- [THE EXERCISE]: Give the username of every person who posts in the forum thread below about custom back racks, in the order their posts appear.

══ EXTRACT

# any have a custom backrack on their rig?



## mikemac (Dec 12, 2003)

i was wondering if anyone has a custom back rack. i'm going to build one so i can mount my rotator and some work lamps on it but i just was looking for some ideas, type of tubing, where to mount, etc.
Mike


----------



## echovalley (Dec 5, 2004)

Why not just buy a new one designed for your truck?They are only like $225.They are powder coated and made for each truck so you have the best visibility out your back window.And with there mounting system you don't have to drill into your truck bed.Just my 2cents


----------



## Woodland (Sep 17, 2005)

I bought a "Maine Truck Rack" from Katahdin Welding up here in Maine. I think they sell them down in your neck of the woods and they are great. However, you said you wanted to make your own and I can certainly respect that so...http://www.mainetruckracks.com for some ideas!


----------



## daninline (Nov 1, 2004)

I made one last year cost me abour 20 bucks and a few hours playing around in the shop.

I used 1" square tubing and 1/2 round tubing in the middle section.

I'll try to post a pic of it after the snow.


----------



## groundbreakers (Jan 16, 2004)

i made one last year out of 1 X 3 square tubing almost looks like half of a roll bar ... but it attaches to my bed rail protectors which are made of angles iron ... but with the price of steel your better of just buying one ...


----------



## NEPSJay (Jan 15, 2004)

mikemac said:


> i was wondering if anyone has a custom back rack. i'm going to build one so i can mount my rotator and some work lamps on it but i just was looking for some ideas, type of tubing, where to mount, etc.
> Mike


do a search for "the big white plow" to see pics of mine


----------



## karl klein (Jan 28, 2001)

i have a pic of mine in forsties fleet thread


----------

════
══ ROWS

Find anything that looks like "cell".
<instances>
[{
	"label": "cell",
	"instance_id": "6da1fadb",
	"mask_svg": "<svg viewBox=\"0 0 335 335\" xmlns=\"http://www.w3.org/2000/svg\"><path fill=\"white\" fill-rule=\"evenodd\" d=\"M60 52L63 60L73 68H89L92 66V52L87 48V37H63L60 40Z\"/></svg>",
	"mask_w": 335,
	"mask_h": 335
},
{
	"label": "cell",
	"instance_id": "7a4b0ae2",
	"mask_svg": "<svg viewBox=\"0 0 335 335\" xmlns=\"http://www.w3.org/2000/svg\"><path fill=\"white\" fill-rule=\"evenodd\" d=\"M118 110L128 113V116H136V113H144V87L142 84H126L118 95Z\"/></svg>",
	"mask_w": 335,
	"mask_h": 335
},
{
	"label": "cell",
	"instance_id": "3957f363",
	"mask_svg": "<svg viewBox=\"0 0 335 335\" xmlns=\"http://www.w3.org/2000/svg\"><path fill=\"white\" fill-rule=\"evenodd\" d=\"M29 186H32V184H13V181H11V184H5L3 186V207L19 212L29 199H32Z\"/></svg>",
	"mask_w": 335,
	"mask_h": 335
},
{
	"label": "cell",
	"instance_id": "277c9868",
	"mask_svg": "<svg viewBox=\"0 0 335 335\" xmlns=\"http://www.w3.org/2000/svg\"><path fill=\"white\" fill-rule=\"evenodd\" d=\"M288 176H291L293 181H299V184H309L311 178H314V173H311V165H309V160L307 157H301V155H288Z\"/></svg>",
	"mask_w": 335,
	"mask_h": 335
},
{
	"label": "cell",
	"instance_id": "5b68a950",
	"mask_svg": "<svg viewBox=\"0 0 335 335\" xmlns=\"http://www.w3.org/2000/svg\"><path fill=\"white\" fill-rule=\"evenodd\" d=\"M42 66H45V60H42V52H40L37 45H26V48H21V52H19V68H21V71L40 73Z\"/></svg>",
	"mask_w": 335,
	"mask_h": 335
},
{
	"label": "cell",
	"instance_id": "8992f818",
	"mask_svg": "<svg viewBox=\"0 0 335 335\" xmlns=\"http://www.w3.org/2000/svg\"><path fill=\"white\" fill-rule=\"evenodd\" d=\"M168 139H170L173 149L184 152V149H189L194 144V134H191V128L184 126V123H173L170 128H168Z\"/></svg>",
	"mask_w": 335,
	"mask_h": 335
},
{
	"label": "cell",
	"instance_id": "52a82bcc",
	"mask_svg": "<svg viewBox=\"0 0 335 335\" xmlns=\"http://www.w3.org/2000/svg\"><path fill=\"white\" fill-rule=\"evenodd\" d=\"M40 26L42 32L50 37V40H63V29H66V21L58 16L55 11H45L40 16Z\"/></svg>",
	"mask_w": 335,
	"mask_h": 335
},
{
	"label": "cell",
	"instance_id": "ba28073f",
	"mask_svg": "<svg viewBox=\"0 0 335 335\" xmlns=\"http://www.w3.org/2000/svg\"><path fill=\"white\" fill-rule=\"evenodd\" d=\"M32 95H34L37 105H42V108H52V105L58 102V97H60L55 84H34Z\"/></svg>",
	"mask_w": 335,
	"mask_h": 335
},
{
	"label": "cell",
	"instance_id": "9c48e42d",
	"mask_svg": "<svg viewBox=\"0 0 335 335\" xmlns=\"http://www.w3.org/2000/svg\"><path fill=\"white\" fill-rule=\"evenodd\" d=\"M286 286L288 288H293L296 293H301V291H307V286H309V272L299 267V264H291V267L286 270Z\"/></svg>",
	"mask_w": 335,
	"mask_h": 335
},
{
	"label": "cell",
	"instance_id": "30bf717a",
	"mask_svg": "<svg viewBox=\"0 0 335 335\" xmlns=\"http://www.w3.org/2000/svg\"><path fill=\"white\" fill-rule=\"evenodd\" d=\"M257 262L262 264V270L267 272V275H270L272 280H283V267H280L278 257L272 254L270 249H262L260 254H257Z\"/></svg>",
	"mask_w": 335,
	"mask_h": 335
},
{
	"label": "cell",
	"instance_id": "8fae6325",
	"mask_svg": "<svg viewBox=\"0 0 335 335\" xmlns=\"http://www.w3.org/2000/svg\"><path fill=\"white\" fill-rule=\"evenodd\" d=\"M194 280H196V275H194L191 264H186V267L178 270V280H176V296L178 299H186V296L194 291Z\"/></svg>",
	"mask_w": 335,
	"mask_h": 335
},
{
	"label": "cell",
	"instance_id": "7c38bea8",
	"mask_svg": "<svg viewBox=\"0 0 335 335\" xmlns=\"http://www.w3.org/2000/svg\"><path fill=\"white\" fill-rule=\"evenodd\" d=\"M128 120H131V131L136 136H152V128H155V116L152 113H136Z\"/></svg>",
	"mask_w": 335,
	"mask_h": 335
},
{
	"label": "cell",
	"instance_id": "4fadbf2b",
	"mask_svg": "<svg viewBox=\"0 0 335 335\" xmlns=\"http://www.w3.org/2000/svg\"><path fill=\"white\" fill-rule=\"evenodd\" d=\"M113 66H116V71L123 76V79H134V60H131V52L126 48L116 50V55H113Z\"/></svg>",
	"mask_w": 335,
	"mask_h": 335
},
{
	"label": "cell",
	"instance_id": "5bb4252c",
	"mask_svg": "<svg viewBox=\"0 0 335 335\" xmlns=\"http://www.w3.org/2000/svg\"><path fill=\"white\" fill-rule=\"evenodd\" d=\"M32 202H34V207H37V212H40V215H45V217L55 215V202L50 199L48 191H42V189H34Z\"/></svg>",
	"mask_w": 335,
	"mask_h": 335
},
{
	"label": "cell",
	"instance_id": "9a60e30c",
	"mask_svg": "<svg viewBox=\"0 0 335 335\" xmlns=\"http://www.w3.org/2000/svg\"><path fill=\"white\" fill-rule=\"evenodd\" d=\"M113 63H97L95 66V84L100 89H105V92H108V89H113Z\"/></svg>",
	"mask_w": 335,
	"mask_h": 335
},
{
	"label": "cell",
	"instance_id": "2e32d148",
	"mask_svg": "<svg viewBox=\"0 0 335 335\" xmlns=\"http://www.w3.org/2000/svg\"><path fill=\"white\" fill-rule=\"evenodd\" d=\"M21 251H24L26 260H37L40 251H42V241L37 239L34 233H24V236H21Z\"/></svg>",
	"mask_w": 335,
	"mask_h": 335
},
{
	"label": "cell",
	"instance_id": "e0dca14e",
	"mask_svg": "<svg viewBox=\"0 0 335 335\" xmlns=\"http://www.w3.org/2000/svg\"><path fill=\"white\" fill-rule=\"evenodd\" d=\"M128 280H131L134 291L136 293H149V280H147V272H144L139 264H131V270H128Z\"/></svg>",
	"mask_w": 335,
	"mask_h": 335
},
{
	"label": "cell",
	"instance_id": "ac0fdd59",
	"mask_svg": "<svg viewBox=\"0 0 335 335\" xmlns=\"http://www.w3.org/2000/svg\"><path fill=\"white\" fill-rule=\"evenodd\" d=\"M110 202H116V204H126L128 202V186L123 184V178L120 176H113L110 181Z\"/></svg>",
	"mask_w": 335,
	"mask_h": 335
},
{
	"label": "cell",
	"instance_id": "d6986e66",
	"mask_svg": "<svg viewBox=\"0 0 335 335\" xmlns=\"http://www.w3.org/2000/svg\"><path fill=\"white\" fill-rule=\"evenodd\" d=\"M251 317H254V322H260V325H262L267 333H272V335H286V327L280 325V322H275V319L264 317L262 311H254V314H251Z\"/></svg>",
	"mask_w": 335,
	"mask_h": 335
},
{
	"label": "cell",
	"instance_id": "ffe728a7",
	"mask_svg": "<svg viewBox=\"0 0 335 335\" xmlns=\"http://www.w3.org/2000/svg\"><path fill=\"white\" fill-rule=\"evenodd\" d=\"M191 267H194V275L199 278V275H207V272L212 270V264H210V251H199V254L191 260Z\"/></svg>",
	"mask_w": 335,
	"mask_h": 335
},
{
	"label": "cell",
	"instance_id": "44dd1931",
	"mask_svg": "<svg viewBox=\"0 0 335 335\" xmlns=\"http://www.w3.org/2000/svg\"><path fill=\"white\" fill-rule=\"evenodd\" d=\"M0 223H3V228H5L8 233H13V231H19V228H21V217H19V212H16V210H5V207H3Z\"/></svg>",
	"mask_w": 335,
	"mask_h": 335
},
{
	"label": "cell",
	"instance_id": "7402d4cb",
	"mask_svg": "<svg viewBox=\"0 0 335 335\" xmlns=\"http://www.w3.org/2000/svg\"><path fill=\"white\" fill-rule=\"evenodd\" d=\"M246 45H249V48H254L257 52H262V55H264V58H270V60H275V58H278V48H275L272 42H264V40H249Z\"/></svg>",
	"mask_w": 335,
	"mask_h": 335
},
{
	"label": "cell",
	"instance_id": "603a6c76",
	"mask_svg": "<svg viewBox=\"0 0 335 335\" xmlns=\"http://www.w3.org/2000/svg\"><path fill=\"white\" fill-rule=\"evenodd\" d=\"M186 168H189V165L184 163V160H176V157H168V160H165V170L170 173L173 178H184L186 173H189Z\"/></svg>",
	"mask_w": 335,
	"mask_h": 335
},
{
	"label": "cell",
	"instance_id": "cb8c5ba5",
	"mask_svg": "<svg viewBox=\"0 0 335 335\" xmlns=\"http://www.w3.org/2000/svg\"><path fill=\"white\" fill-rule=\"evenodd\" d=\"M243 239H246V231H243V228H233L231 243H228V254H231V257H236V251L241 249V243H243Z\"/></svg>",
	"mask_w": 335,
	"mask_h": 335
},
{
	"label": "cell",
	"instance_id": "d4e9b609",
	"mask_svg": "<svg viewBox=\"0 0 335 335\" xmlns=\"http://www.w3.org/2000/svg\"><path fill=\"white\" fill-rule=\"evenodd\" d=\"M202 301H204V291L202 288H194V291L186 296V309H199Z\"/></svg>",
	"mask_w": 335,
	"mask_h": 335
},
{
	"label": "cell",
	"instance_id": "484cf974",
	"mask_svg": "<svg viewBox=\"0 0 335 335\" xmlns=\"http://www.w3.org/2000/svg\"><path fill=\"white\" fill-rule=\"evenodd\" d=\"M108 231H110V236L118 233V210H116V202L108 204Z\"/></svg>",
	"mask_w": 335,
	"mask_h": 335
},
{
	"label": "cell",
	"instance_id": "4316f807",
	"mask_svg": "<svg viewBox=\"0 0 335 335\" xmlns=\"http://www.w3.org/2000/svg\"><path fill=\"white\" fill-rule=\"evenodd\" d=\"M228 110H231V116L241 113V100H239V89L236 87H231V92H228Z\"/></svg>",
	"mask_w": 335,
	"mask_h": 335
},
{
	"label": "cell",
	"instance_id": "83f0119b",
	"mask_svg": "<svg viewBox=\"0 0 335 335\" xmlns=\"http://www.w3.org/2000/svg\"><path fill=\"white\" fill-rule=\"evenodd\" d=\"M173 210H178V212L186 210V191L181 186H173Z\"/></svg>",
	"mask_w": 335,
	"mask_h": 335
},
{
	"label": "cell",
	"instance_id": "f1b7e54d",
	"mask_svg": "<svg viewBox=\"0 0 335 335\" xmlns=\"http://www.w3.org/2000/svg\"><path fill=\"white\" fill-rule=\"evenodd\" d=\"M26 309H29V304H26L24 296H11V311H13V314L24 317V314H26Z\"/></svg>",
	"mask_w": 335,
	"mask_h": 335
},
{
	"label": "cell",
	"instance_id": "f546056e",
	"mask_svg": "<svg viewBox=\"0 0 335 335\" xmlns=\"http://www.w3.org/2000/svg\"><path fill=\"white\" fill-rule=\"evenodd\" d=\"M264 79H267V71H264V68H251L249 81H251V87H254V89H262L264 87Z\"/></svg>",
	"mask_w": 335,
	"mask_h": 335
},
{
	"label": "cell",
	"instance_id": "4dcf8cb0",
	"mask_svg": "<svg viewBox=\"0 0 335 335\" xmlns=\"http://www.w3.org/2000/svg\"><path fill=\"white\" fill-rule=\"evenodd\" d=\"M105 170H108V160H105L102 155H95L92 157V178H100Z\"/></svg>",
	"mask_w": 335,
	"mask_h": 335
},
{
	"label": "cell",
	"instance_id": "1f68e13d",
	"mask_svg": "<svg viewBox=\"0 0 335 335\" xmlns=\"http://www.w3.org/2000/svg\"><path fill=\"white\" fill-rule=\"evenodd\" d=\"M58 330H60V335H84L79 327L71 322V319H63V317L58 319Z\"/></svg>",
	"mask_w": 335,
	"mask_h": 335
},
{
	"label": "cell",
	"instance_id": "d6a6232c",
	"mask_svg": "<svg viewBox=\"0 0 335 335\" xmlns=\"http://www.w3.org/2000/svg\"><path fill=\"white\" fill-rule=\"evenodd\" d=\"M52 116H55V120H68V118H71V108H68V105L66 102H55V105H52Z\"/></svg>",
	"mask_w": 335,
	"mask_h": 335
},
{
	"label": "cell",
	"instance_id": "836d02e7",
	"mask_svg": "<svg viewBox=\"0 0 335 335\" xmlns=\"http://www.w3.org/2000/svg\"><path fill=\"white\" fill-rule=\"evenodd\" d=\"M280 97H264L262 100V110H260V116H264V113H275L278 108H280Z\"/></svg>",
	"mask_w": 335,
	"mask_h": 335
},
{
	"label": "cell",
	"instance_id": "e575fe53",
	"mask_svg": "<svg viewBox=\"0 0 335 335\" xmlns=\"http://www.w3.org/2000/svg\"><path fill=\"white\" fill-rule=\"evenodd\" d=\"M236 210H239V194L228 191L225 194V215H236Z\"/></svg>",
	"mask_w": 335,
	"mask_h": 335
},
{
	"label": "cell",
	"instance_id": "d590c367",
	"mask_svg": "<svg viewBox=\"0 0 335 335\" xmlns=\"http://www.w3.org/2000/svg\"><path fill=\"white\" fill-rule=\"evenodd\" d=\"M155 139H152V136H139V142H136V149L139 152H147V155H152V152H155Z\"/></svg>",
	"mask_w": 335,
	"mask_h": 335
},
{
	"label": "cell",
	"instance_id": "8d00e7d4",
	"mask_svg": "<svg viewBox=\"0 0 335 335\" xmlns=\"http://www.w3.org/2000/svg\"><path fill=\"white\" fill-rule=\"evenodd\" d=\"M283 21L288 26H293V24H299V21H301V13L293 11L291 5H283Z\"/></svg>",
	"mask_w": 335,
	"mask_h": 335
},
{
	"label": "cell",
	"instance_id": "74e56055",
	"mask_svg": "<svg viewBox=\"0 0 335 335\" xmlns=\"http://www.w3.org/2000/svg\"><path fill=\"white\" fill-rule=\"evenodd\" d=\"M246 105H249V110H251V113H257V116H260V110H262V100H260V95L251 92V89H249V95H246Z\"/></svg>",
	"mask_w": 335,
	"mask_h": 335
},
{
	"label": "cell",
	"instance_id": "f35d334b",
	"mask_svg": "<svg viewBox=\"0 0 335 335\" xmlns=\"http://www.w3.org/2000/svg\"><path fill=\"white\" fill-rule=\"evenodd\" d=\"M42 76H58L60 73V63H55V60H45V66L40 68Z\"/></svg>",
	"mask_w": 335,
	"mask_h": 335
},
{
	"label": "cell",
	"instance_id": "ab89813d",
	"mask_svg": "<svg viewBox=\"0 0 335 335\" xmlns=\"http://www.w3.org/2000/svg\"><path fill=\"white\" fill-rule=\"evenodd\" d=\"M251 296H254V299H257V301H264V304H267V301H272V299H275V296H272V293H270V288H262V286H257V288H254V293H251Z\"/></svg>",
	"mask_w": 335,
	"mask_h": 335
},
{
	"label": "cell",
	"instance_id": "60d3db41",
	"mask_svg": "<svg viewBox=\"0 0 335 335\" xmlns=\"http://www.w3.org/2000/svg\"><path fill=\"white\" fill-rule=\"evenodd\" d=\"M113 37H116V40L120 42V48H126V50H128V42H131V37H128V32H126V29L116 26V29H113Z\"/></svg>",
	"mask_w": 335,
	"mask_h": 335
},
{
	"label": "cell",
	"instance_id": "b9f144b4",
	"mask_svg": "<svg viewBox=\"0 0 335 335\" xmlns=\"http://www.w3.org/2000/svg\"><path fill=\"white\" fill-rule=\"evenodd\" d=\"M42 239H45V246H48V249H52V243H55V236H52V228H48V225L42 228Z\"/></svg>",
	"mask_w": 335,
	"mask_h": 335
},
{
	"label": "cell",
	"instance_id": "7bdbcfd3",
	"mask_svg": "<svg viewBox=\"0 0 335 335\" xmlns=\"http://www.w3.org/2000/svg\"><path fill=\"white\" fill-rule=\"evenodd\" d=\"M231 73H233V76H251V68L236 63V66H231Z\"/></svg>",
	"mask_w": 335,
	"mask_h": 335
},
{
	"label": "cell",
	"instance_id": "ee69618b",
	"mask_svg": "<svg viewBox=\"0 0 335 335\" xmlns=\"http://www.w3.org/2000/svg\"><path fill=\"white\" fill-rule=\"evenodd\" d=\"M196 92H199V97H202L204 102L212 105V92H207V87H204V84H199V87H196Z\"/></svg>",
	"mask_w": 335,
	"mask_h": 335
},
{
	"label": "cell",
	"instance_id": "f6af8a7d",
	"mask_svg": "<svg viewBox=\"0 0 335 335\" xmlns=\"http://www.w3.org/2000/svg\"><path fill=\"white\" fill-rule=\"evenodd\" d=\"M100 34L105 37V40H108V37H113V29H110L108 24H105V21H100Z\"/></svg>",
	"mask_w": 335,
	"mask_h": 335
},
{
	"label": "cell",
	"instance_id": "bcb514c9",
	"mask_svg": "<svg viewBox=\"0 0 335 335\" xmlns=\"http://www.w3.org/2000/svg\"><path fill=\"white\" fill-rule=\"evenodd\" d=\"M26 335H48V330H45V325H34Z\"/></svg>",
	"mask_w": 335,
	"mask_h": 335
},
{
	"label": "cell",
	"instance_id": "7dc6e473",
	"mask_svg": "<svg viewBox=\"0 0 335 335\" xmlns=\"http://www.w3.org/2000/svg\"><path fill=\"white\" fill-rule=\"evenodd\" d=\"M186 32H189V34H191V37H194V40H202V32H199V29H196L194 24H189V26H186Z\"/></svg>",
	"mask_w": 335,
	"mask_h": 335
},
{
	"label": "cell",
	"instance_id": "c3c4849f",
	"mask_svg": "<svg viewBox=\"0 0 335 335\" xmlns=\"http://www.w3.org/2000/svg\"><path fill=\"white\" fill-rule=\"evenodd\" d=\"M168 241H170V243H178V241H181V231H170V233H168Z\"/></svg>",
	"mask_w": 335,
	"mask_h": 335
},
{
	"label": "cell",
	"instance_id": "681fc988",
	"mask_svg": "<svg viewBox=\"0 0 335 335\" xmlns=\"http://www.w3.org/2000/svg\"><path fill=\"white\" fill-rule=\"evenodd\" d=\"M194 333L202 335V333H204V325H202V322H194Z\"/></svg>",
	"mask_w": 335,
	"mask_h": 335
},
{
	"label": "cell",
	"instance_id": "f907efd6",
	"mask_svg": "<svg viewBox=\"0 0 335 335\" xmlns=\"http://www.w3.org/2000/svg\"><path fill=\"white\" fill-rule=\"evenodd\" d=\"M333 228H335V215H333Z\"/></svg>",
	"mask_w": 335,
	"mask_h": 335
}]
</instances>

════

- [WRITTEN SOLUTION]: mikemac, echovalley, Woodland, daninline, groundbreakers, NEPSJay, karl klein